Copyright 2008 Adam Rex
From Frankenstein Takes the Cake
So I wrote this a few years ago, and always thought its natural habitat was the internet. Of course I control the rights to this poem–there's a copyright notice and everything following the verse. But I am curious to see if people like it enough to share it, and if so how long it takes before it's forwarded to me or someone I know. I also understand that all creative writing on the internet eventually gets attributed to Kurt Vonnegut, so we'll see how long that takes.
Sunday, March 20, 2011
Rotten Tomatoes may be Addressed to Me Care of my Agent
Thursday, March 17, 2011
Koo Koo Ka Choo
Wednesday, March 9, 2011
Tucson Festival of Books
1:00-2:00 COE 351 – Adam Rex -- Digital Painting Workshop: Illustrating Books with Photoshop. I'm going to actually give a live demo of this I guess, God help me.

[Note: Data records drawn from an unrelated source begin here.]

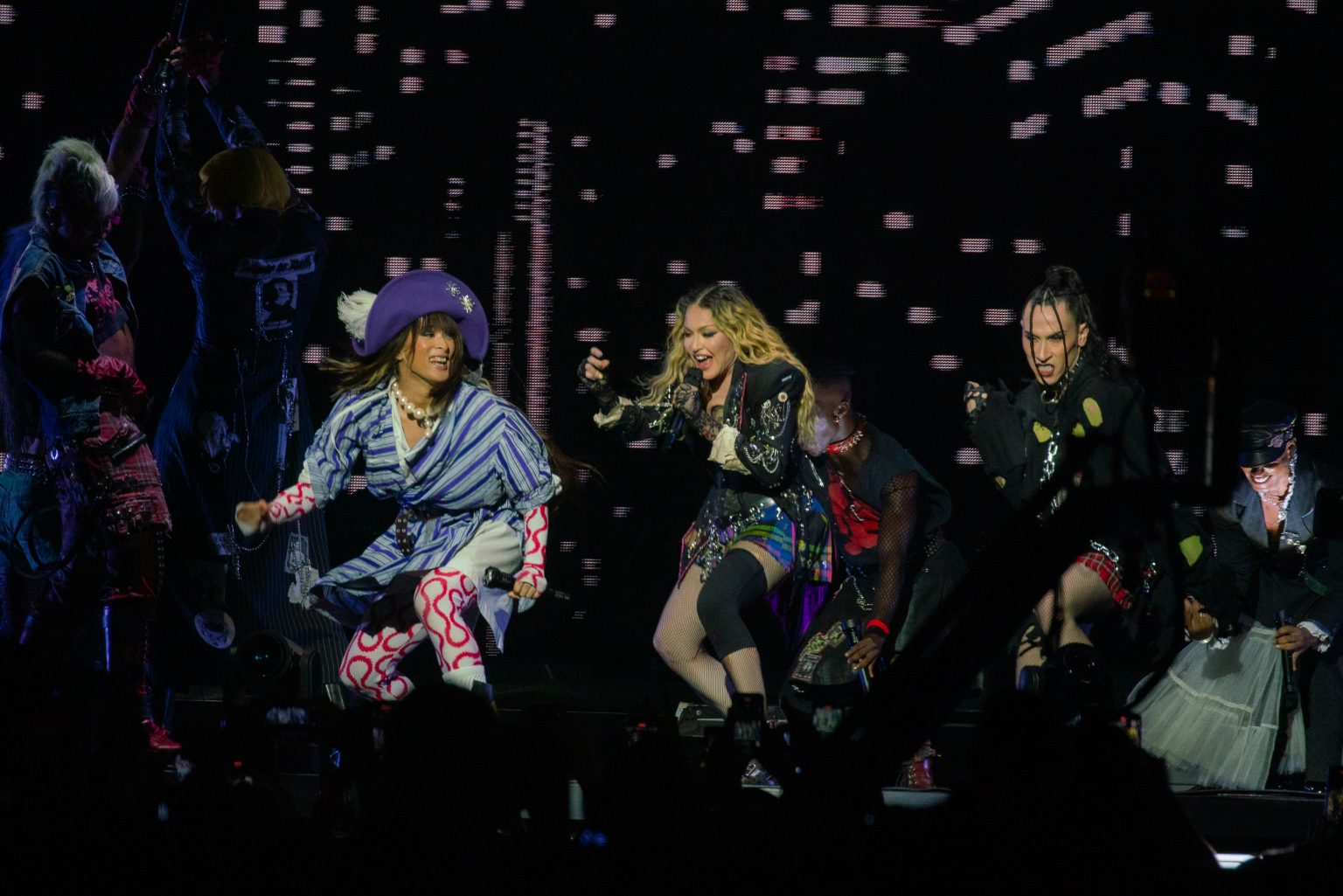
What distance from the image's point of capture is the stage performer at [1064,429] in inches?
225

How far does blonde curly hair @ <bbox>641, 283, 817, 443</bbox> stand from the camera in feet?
20.6

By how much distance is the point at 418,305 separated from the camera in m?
6.09

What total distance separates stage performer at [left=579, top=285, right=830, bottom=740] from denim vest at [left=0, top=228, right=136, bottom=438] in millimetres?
1895

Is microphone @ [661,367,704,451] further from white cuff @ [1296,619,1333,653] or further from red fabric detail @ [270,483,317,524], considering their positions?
white cuff @ [1296,619,1333,653]

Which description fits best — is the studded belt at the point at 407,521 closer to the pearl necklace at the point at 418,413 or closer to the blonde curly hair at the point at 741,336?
the pearl necklace at the point at 418,413

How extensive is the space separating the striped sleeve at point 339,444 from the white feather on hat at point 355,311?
1.18 ft

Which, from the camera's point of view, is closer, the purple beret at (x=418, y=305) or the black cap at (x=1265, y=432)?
the black cap at (x=1265, y=432)

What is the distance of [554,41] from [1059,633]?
11.6 ft

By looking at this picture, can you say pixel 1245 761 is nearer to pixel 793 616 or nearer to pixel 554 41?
pixel 793 616

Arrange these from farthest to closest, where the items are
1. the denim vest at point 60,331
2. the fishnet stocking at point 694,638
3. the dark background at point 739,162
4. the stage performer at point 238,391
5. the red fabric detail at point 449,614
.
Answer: the dark background at point 739,162 < the stage performer at point 238,391 < the fishnet stocking at point 694,638 < the denim vest at point 60,331 < the red fabric detail at point 449,614

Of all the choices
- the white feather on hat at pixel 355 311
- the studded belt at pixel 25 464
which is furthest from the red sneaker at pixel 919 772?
the studded belt at pixel 25 464

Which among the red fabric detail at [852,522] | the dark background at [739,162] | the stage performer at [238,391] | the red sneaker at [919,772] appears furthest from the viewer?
the dark background at [739,162]

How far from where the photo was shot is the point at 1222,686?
585 centimetres

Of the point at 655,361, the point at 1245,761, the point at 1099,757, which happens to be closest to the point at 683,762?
the point at 1099,757
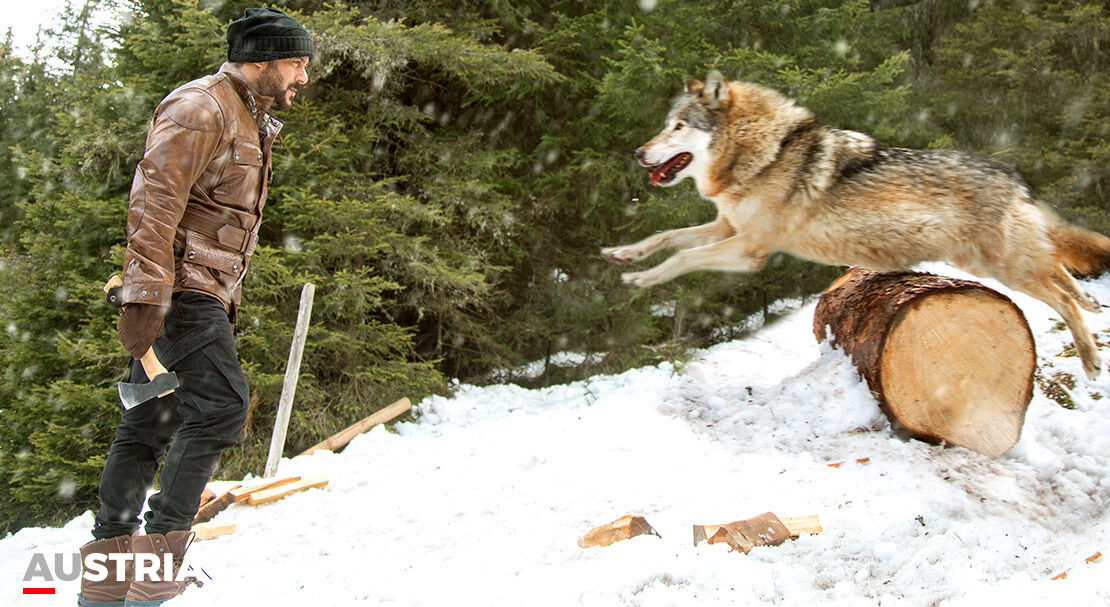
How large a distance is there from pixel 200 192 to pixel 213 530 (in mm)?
2689

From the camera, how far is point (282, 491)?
470 cm

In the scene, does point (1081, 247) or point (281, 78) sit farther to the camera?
point (1081, 247)

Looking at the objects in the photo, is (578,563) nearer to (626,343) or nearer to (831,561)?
(831,561)

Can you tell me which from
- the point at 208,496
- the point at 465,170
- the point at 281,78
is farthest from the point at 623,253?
the point at 465,170

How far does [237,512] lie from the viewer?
14.9 ft

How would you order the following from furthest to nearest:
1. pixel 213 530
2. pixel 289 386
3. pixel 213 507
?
1. pixel 289 386
2. pixel 213 507
3. pixel 213 530

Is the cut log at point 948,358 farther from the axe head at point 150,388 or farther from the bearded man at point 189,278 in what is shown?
the axe head at point 150,388

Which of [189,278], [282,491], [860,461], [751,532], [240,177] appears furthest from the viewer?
[282,491]

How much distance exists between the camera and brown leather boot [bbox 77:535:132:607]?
2488 mm

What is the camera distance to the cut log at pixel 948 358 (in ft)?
12.0

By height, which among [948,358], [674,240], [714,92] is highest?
[714,92]

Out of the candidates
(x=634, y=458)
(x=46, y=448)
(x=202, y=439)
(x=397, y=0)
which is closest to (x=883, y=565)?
(x=634, y=458)

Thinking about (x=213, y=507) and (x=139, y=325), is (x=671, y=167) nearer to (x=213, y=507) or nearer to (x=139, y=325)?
(x=139, y=325)

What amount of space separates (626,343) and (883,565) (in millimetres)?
5984
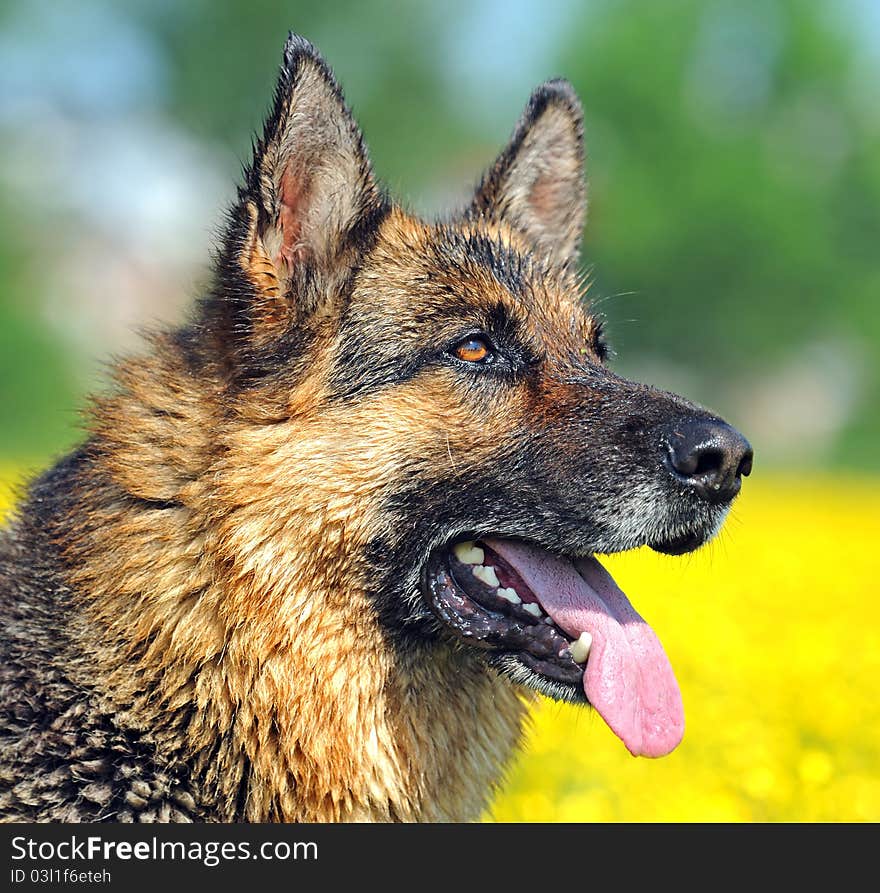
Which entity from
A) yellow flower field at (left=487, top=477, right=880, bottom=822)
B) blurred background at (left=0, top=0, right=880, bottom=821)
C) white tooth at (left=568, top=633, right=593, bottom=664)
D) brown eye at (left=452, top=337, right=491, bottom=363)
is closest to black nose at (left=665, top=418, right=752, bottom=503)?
yellow flower field at (left=487, top=477, right=880, bottom=822)

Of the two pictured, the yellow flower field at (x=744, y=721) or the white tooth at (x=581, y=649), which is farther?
the yellow flower field at (x=744, y=721)

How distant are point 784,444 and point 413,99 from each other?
1940 centimetres

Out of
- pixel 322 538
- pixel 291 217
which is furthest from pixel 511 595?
pixel 291 217

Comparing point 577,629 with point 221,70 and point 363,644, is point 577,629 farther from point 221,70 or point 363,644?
point 221,70

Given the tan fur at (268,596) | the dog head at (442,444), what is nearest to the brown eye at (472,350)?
the dog head at (442,444)

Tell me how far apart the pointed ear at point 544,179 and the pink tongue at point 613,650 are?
160 centimetres

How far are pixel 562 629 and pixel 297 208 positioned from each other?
1729 millimetres

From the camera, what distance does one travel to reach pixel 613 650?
3959 millimetres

2:00-2:30 Post-workshop autographing
4:00-5:00 COE Kiva – E. B. Lewis, Wendy Watson and I will be on a panel called "I Didn’t Write It, But….Illustrating for Other Authors."
5:00-5:30 Post-panel autographing
Friday, March 4, 2011
Tuesday, February 22, 2011
If There Isn't, I Want to Nominate "Dissynonym."
I swear*, this burrito last night was literally** like a hundred pounds. Seriously***, it would have taken fifty people to finish it, I shit you not****.
Thursday, February 17, 2011
Manners Mash-Up On Sale Today!
I did the spread about table manners. Click to enlarge.
You know, I don't think I follow any of these commandments except the ones about feet and napkins. It's like my mother didn't raise me right. But I know that could not possibly be the case, because my mother is classy and beautiful and reads my blog.